EXERCISE BRIEF:
A faithful copy of every entry, with the pictures removed, is what is needed here.
━━ DATASET
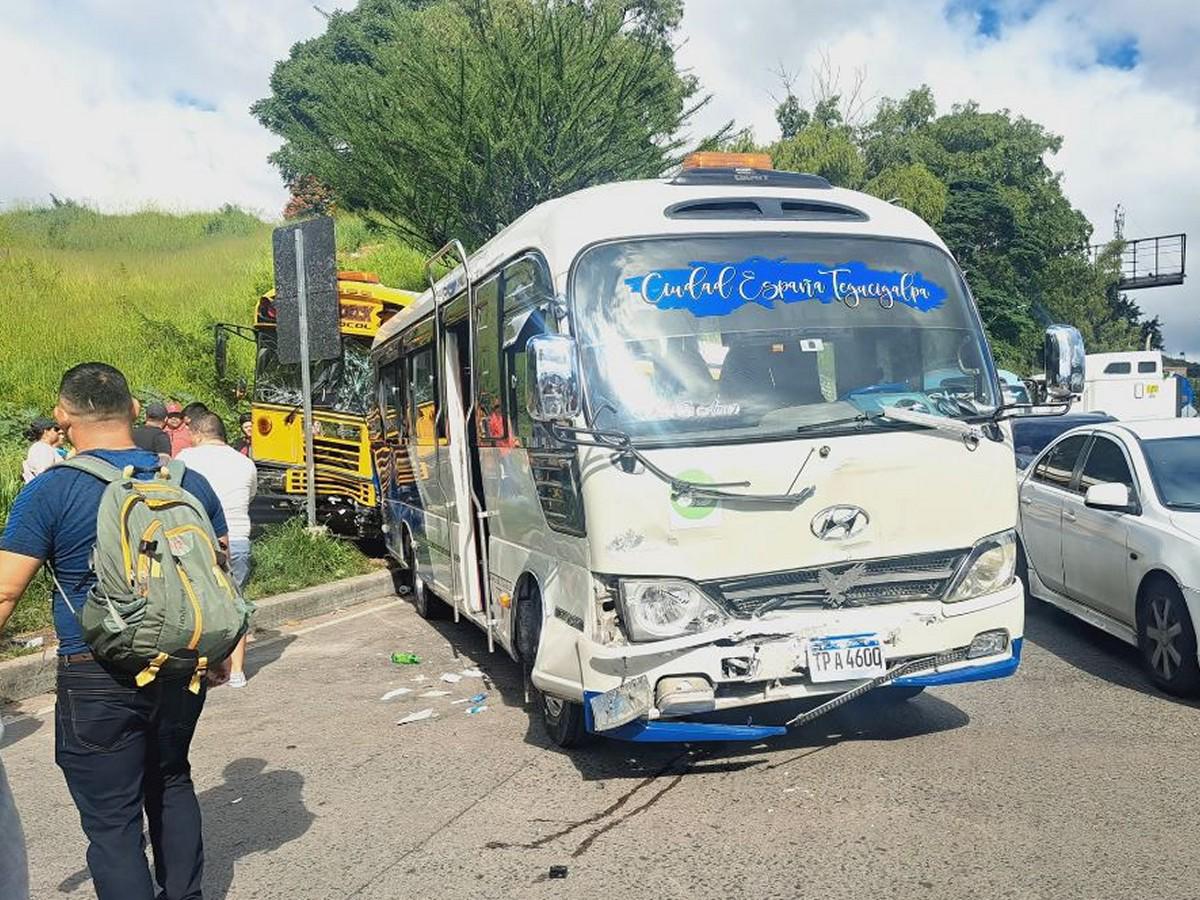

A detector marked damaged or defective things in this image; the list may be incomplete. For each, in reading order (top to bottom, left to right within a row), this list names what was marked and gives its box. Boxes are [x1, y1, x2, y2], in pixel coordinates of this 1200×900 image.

broken windshield [249, 331, 369, 415]
damaged front bumper [578, 580, 1022, 744]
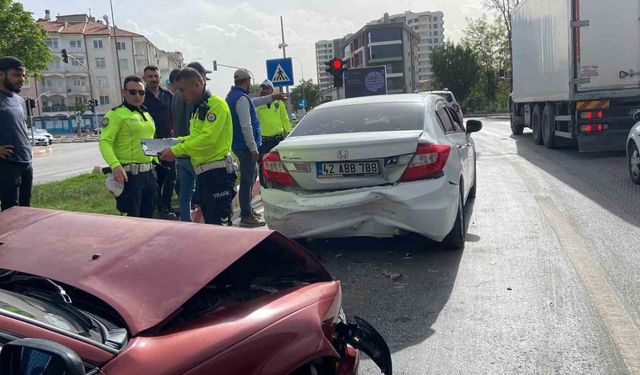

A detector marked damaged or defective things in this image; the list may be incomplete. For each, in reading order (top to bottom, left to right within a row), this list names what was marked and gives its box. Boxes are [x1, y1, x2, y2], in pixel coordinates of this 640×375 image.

rear bumper damage [262, 178, 458, 242]
damaged white car [260, 93, 480, 250]
damaged red car [0, 209, 390, 375]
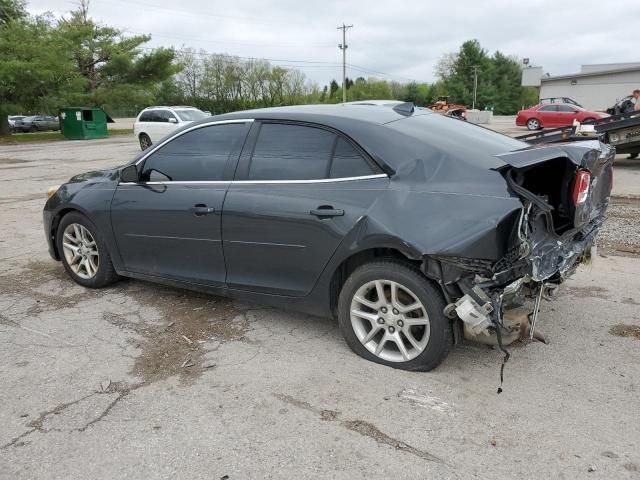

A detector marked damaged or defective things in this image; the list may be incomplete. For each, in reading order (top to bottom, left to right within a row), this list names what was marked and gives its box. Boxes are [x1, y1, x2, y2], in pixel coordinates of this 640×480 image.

cracked asphalt pavement [0, 133, 636, 478]
crashed rear end of car [430, 141, 616, 354]
broken taillight lens [572, 170, 592, 205]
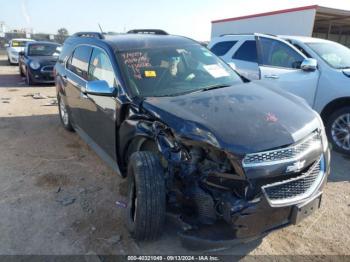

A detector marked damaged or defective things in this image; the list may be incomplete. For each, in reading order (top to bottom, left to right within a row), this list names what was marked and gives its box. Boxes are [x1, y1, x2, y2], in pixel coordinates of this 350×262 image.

damaged black suv [55, 29, 330, 249]
bent hood [142, 83, 320, 155]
━━━━
THE COMPLETED TASK:
A detector marked damaged or defective things in this image; the list may be incomplete. For each, in reading order (top to bottom, left to right within a row), this list names what was marked and gives its box. Boxes are [x1, y1, x2, y2], in pixel coordinates of this 1200×900 image.

broken windshield [249, 331, 369, 415]
damaged front bumper [578, 580, 1022, 744]

A detector marked damaged or defective things in this image; the list may be incomplete. For each, in reading order (top to bottom, left to right within a row), this list names what was marked and gives its box. Boxes are [x1, y1, x2, y2], in pixel coordinates of this 640×375 image.

rear bumper damage [262, 178, 458, 242]
damaged white car [260, 93, 480, 250]
damaged red car [0, 209, 390, 375]

A detector marked damaged or defective things in this image; the list may be incomplete. For each, in reading order (top to bottom, left to right within a row), this list names what was marked and gives its box. Boxes are [x1, y1, x2, y2], in pixel coordinates of this 640×480 image.

cracked asphalt pavement [0, 133, 636, 478]
crashed rear end of car [430, 141, 616, 354]
broken taillight lens [572, 170, 592, 205]

A detector marked damaged or defective things in this image; the list may be incomplete. For each, in reading order (top to bottom, left to right within a row), this list names what was marked and gives its box. Boxes are [x1, y1, x2, y2], in pixel coordinates of this 350×262 image.

damaged black suv [55, 29, 330, 249]
bent hood [142, 83, 320, 155]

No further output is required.